Remember when making a phone call was an event? Like, you had to plan for it because the phone was stapled to the wall and you couldn’t just dial someone up as you were driving to the supermarket… Back before talking on the phone got ambushed by in-the-palm-of-your-hand-convenience and relegated to the “to Do when I have a second because now I can do it anywhere, so why in the world would I sit down to JUST make a phone call” list?
Yeah, I dont’ know if I do either.
But you get what I’m sayin’, right? Because I feel like making a phone call has become careless and haphazard -and I’m totally guilty myself – Why do we always have to do twenty five things at once? Why can’t we just sit down and chat with a friend or family member… Why do we have to speak in shorthand via text messages when an actual human voice would be so much more thriling?
This is what technology is doing to us – it’s tricking us into thinking we are connecting when in reality we’re just skimming the social surface.
I’ve been thinking about it a lot lately because I’m way the heck over in P-town, whilst the majority of my friends are in LA or other-parts-away, and I find myself not talking to them on the phone as much as a should, but falling back on easy texts or Facebook notes… and I think I’m starving!
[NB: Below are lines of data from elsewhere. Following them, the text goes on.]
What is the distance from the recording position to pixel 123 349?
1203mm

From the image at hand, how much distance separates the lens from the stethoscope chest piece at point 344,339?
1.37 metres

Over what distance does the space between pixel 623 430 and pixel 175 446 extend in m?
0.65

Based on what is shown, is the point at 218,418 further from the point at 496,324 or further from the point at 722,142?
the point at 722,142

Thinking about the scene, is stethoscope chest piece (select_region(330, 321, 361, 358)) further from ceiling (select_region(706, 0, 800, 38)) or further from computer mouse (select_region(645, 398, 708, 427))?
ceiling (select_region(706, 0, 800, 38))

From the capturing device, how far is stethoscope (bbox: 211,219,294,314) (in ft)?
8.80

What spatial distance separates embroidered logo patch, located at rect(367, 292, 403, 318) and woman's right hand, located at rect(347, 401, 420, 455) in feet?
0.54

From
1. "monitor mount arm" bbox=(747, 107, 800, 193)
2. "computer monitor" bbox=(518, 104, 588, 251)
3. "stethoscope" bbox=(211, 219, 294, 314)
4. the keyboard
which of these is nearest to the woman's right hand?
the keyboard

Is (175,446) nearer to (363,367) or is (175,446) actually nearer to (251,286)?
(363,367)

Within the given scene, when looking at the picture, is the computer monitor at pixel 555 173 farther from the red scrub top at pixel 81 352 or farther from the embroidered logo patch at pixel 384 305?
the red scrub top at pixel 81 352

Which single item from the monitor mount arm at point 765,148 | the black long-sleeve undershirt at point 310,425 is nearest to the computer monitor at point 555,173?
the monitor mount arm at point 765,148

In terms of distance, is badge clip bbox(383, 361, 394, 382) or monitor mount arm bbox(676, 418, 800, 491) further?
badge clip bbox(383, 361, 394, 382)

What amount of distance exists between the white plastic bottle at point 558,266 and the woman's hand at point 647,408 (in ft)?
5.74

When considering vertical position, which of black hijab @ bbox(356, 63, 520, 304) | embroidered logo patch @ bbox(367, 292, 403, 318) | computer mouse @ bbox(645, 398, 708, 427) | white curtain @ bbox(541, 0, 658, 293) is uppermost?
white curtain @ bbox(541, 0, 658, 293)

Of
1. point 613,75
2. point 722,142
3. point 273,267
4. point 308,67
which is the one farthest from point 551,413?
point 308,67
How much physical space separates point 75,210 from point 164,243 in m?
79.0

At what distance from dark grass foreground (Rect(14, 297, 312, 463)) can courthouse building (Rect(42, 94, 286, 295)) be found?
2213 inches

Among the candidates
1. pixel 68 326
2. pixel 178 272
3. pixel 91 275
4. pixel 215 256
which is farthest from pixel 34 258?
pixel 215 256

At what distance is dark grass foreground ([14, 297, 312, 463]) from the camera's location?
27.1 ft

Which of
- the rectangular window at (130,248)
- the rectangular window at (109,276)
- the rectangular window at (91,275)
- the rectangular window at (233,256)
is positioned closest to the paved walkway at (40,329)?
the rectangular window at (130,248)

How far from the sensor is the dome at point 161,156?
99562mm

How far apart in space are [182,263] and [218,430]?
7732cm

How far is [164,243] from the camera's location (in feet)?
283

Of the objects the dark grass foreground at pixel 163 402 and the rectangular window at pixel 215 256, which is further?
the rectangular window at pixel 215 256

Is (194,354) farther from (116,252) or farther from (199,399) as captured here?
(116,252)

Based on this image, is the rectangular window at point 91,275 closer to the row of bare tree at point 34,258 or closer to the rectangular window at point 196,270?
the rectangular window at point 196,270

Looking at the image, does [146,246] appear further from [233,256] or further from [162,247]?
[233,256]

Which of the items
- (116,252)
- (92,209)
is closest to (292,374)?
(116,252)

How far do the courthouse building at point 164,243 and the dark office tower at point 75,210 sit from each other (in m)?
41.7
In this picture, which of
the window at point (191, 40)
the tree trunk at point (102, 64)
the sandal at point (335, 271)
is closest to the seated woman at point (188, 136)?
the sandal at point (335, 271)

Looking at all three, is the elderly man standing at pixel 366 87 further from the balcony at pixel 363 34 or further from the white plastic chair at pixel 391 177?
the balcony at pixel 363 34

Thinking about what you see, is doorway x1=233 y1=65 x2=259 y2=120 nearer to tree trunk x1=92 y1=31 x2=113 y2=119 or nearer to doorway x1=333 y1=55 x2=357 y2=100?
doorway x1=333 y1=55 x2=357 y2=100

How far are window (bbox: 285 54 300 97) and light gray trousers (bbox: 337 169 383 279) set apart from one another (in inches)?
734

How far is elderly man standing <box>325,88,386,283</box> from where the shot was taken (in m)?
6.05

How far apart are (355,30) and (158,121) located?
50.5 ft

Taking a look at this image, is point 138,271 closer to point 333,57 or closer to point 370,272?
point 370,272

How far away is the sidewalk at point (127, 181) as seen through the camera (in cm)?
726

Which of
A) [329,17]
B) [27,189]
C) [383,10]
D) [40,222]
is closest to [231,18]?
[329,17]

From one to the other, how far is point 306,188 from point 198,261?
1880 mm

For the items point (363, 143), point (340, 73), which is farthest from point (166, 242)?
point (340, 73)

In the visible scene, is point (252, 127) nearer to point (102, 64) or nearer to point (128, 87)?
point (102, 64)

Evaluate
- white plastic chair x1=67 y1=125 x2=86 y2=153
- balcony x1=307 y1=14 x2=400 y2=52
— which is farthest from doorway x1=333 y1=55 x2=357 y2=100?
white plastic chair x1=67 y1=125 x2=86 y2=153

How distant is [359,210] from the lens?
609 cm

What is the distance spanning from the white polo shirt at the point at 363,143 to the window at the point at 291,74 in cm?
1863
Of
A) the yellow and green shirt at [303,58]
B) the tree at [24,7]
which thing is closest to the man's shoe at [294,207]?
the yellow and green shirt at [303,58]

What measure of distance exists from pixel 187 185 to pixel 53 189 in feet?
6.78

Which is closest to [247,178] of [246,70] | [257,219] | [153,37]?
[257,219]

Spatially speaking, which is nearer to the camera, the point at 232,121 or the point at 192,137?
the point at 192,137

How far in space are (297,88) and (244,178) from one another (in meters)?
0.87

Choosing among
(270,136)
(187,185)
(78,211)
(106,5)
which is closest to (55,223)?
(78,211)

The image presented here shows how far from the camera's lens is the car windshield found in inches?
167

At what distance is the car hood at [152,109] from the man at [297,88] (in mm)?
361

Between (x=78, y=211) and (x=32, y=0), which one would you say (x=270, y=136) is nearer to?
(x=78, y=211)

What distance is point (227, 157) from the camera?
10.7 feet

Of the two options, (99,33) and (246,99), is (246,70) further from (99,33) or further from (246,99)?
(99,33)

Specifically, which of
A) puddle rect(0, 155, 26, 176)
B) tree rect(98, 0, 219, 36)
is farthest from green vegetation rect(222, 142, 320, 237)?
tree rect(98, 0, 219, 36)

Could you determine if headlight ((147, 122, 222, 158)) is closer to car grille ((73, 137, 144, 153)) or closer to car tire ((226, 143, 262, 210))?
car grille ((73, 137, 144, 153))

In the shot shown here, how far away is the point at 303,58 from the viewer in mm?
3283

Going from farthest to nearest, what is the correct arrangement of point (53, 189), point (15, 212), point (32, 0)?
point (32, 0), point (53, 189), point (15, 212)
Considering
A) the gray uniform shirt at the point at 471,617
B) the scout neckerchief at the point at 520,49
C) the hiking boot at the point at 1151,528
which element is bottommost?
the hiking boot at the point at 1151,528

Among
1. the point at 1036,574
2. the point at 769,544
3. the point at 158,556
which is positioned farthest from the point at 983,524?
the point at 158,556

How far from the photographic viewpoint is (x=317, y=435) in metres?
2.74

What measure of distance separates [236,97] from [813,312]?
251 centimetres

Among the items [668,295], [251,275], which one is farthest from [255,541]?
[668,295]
I mean, those little electornic chirps and clicks feed the immediate “hey” like a candy bar feeds hunger – but sooner or later you lok down at your socially emaciated form and realize that you’re dying for some real human connection!
I picked up a new book the other day – I’m really getting more and more into these social awareness/non-fiction books that have at their core some kind of human study – this one is called The Shallows: What the Internet Is Doing to Our Brains, by Nicholas Carr. While it isn’t necessarily concerned with social relationships, it IS concerned with the effects of technology on our thinking processes. I can’t wait to dig in. As a person who LIVES next to her computer, this could be a delicious and terrifying read.
In the meantime, I am making a new pact with myself; I’m going to take time to talk on the phone instead of just skimming the surface of my friend pool. We’re not robots, after all, and my lightening quick texting fingers could use a break.